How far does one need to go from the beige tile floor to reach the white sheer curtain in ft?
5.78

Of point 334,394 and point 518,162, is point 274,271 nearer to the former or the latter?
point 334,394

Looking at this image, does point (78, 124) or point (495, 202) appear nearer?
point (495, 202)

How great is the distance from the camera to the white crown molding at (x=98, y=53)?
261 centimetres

◇ ◇ ◇ ◇

OBJECTIVE :: Produce an exact copy of the lines from the one containing "Of point 334,394" through the last line, and of nothing else.

TASK RESPONSE ::
Of point 334,394 and point 518,162, is point 274,271 nearer to the former or the latter?
point 334,394

Looking at this image, does point (78, 124) or point (495, 202) appear nearer?
point (495, 202)

How great is the distance from the camera to the white crown molding at (x=98, y=53)?
261 centimetres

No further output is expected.